Symposium
Neurodevelopmental and Autism Spectrum Disorders
Carlos López-Pinar, Ph.D. (he/him/his)
Senior Lecturer
European University of Valencia
Valencia, Comunidad Valenciana, Spain
Objective: Cognitive-behavioral therapy has emerged as a promising psychosocial intervention for adults with ADHD. This systematic review and meta-analysis aimed to summarize the latest findings on CBT efficacy for ADHD symptoms, comorbid conditions, and functional outcomes, while exploring the role of intervention and sample characteristics.

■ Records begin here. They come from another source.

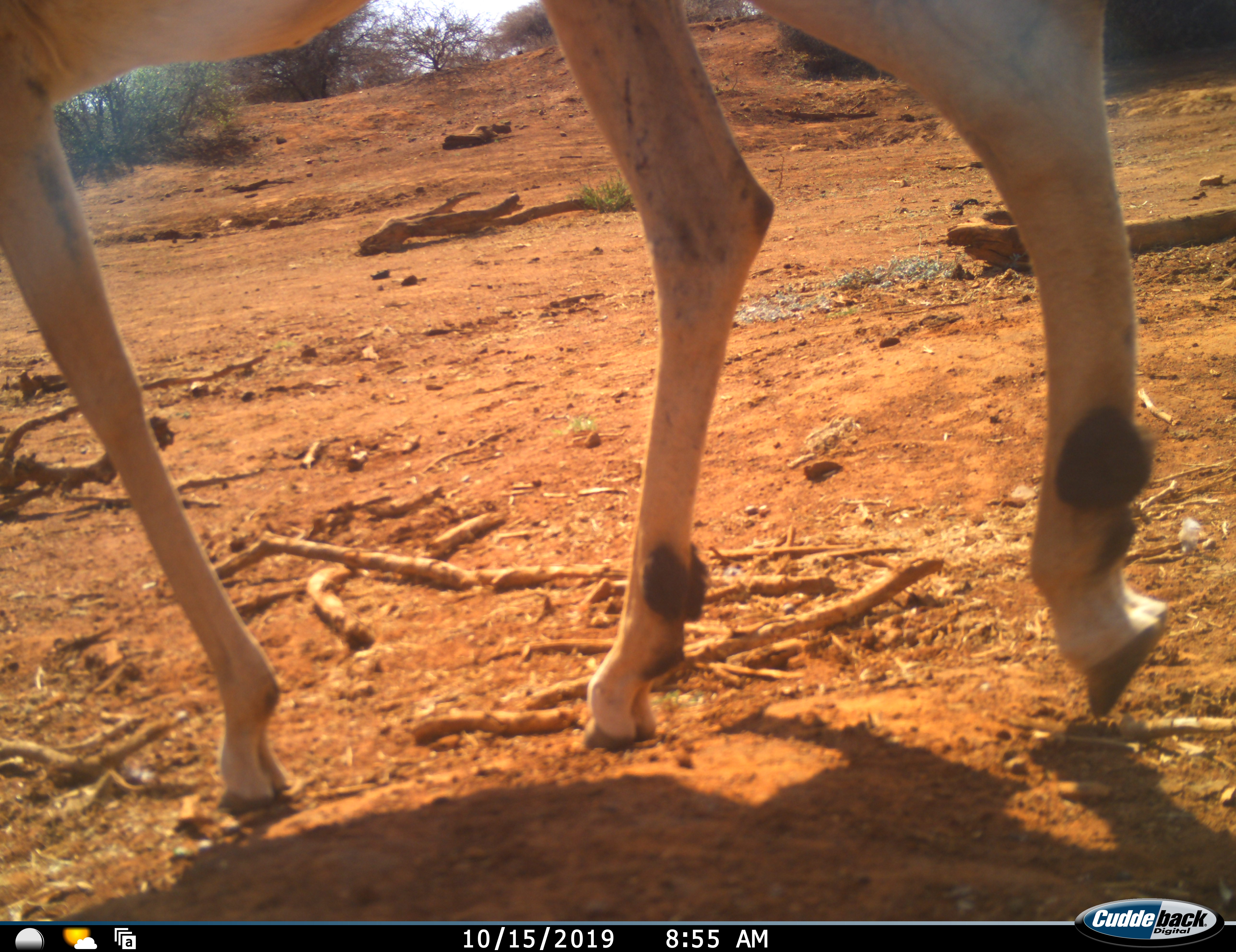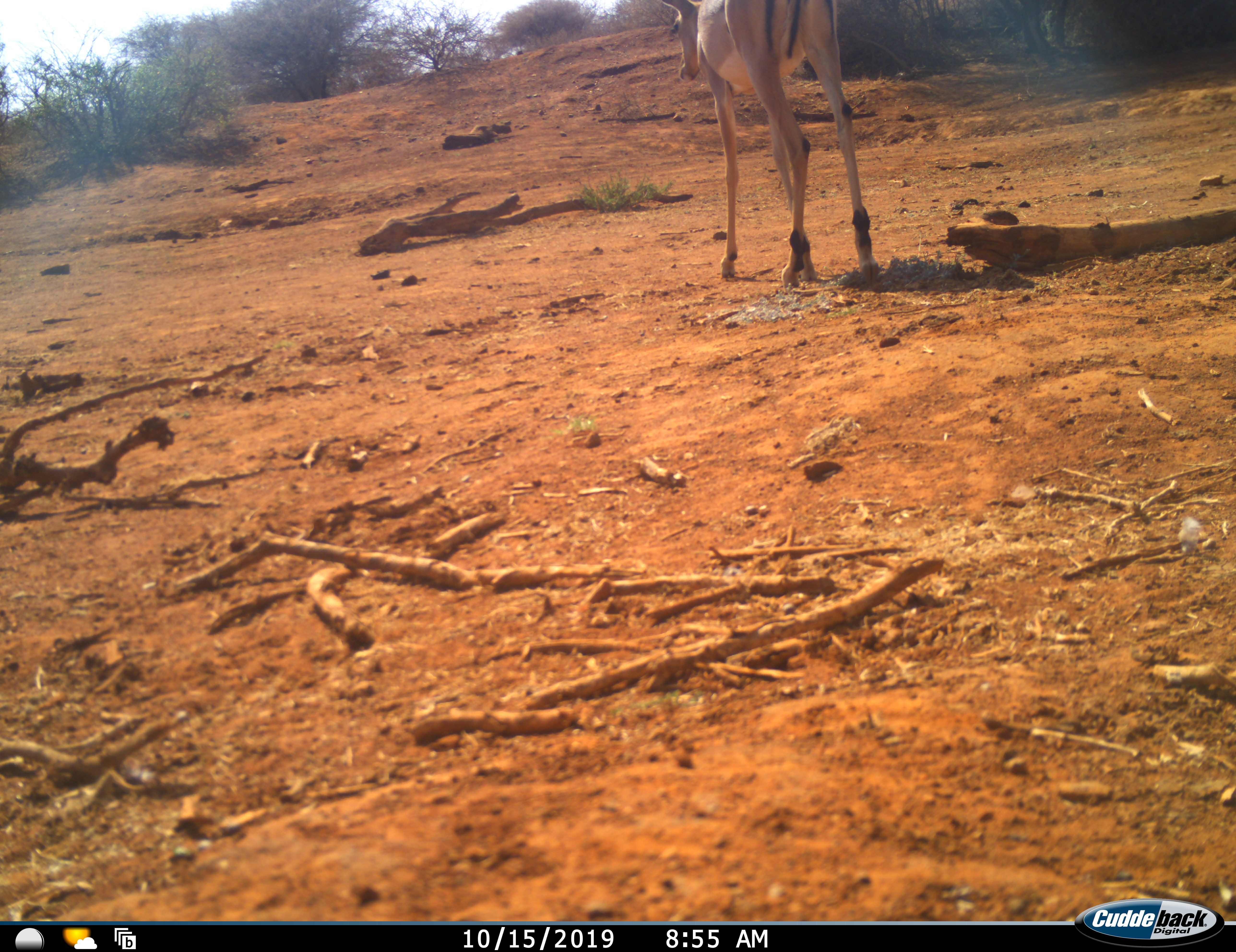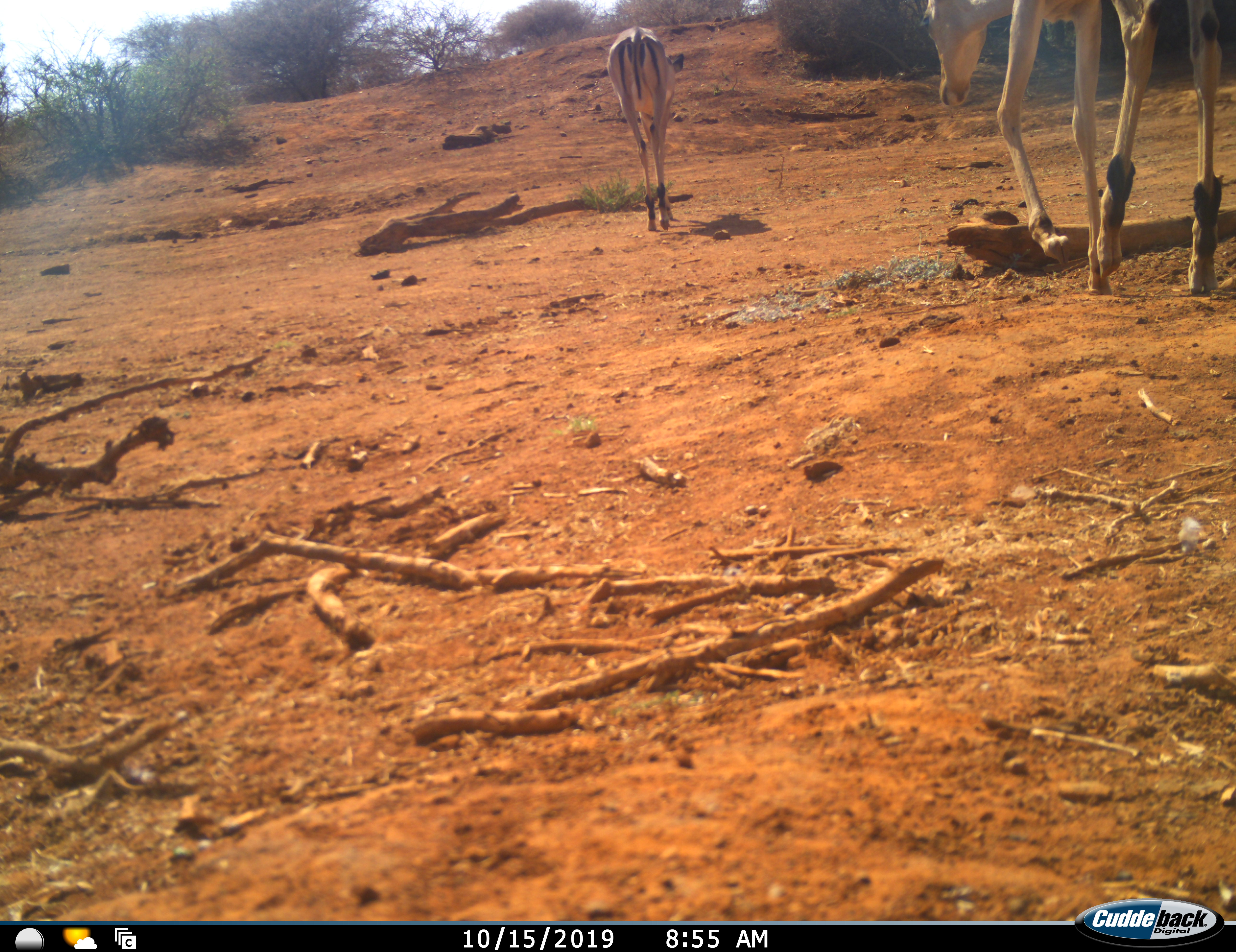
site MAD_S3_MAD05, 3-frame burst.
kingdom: Animalia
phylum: Chordata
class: Mammalia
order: Artiodactyla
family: Bovidae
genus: Aepyceros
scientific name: Aepyceros melampus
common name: impala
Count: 2.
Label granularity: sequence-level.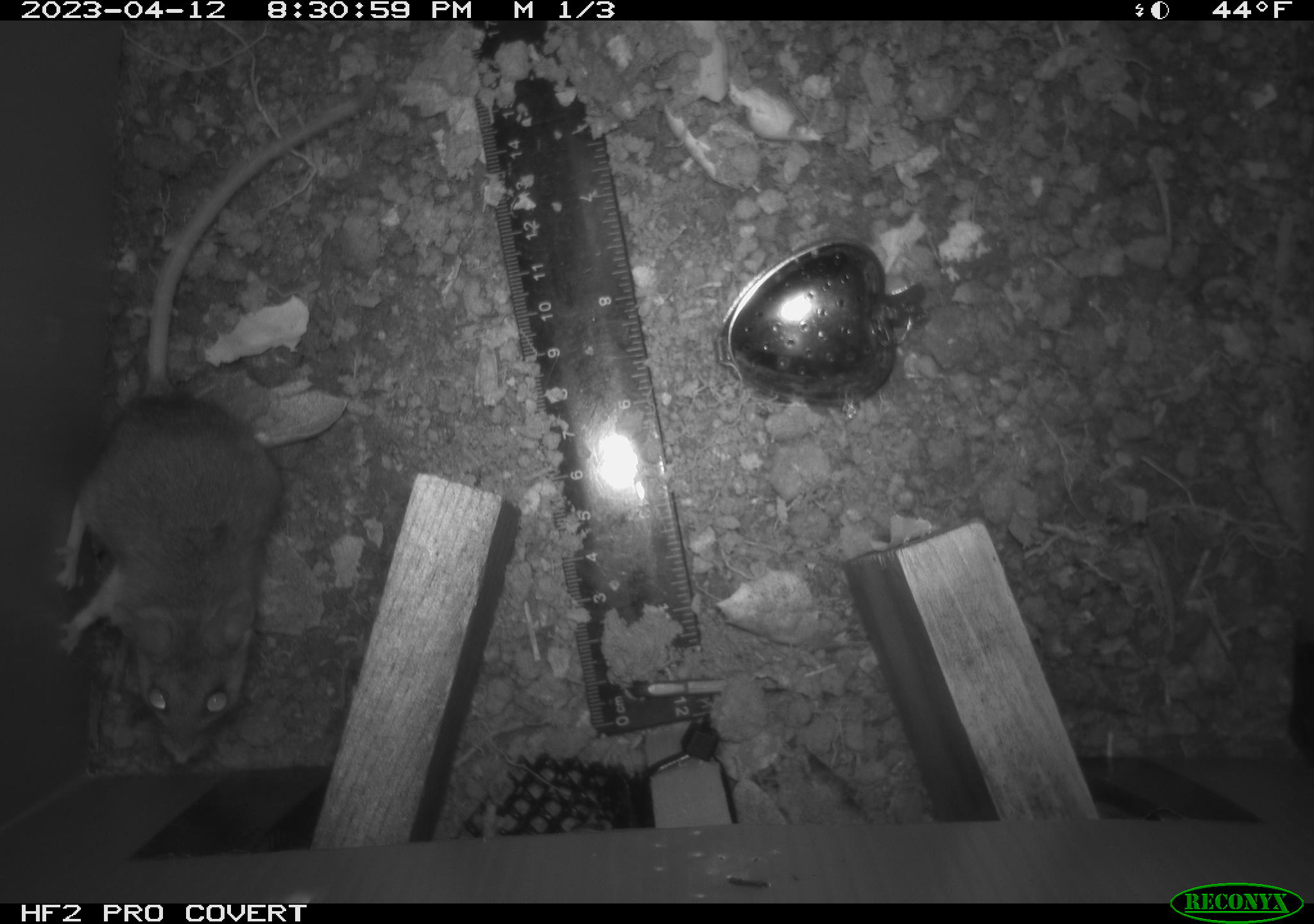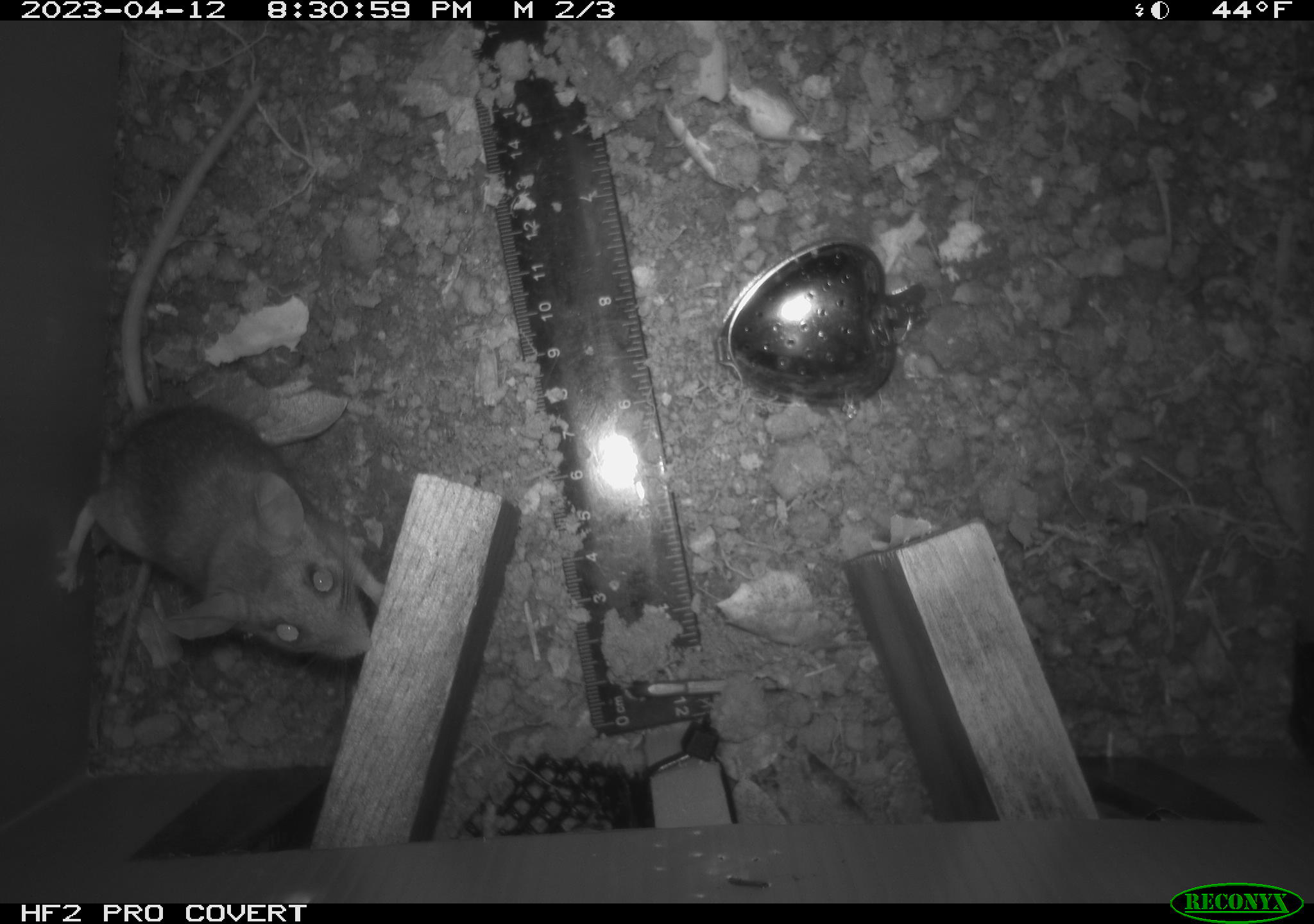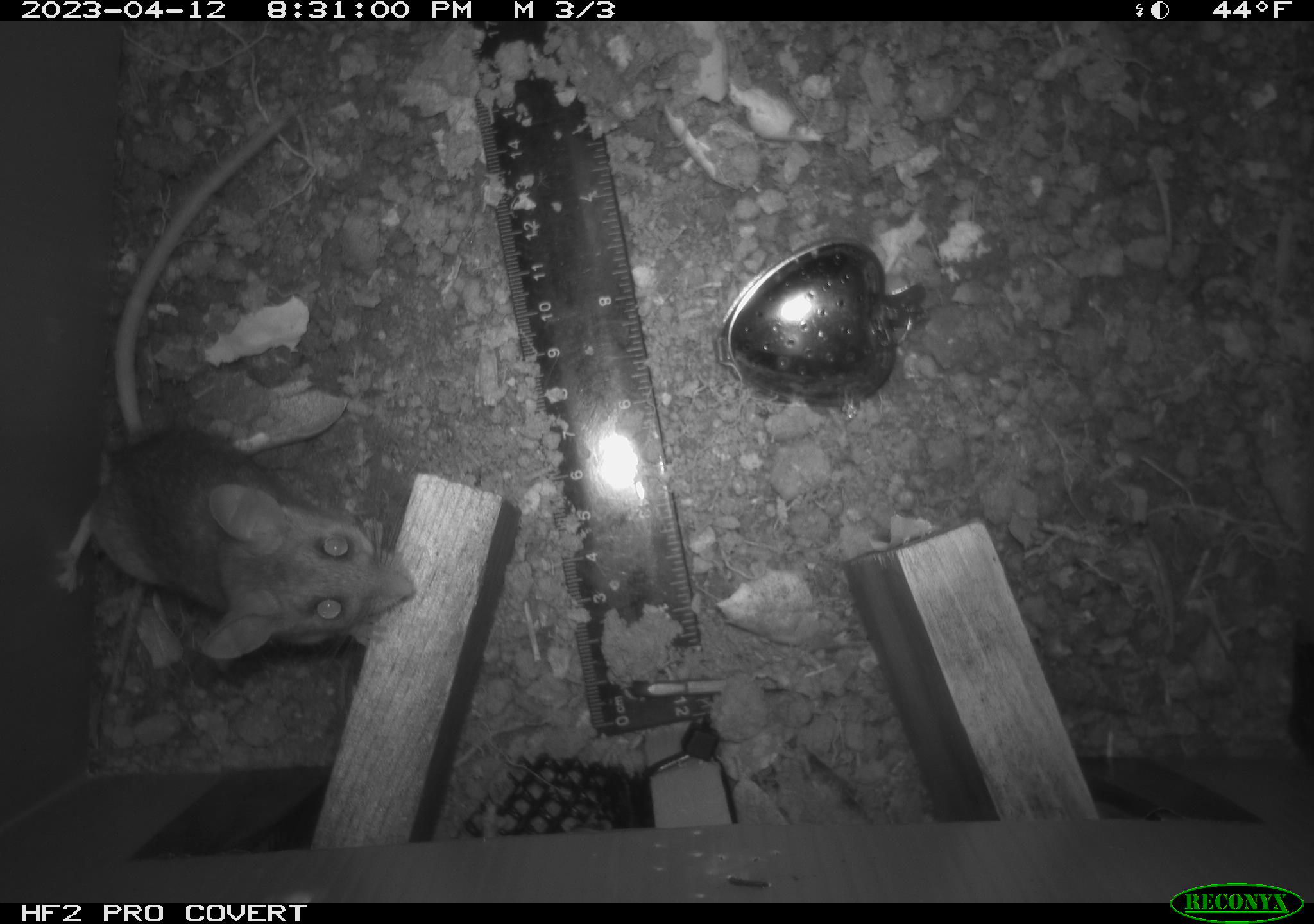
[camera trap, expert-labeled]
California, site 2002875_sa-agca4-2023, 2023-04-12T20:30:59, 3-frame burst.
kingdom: Animalia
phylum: Chordata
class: Mammalia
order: Rodentia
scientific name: Rodentia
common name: mouse species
Mouse species (Rodentia).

Methods: Two comprehensive meta-analyses included 82 studies examining symptom outcomes (48 RCTs, 7 non-randomized trials, 27 uncontrolled trials; ~5,152 participants) and 70 studies examining functional outcomes (38 RCTs, 4 non-randomized trials, 25 single-arm trials, 4 single-case designs; 2,900 participants). Studies evaluated CBT and related interventions (DBT, mindfulness, psychoeducation) compared to control conditions. Outcomes included ADHD symptoms (self, clinician, informant-reported), comorbid anxiety and depression, global functioning, quality of life, and domain-specific functioning (social, occupational, educational). Random-effects meta-analyses examined effects at post-treatment and follow-up.
Results: CBT demonstrated moderate-to-large effects on ADHD symptoms across informants (SMD = 0.44-0.76), sustained at follow-up. Small-to-moderate effects on anxiety and depression remained stable over time. For functional outcomes, CBT produced moderate effects on global functioning post-treatment (SMD = 0.47) that increased at follow-up (SMD = 0.67). Occupational functioning showed strongest improvements, social functioning showed moderate effects, and academic benefits were limited. Quality of life effects were smaller and non-significant at follow-up. CBT remained effective regardless of medication status, comorbidities, age, or sex. Therapist-delivered, combined-format, and individual interventions with longer duration showed advantages. ADHD symptom improvement predicted quality of life but not functioning, suggesting skill acquisition drives functional gains beyond symptom reduction.
Conclusions: CBT is highly effective as first-line psychosocial treatment for adults with ADHD, demonstrating robust efficacy for both symptom reduction and functional improvement across diverse contexts. Effects on functioning strengthen over time and are strongest for directly targeted domains, supporting process-oriented intervention approaches.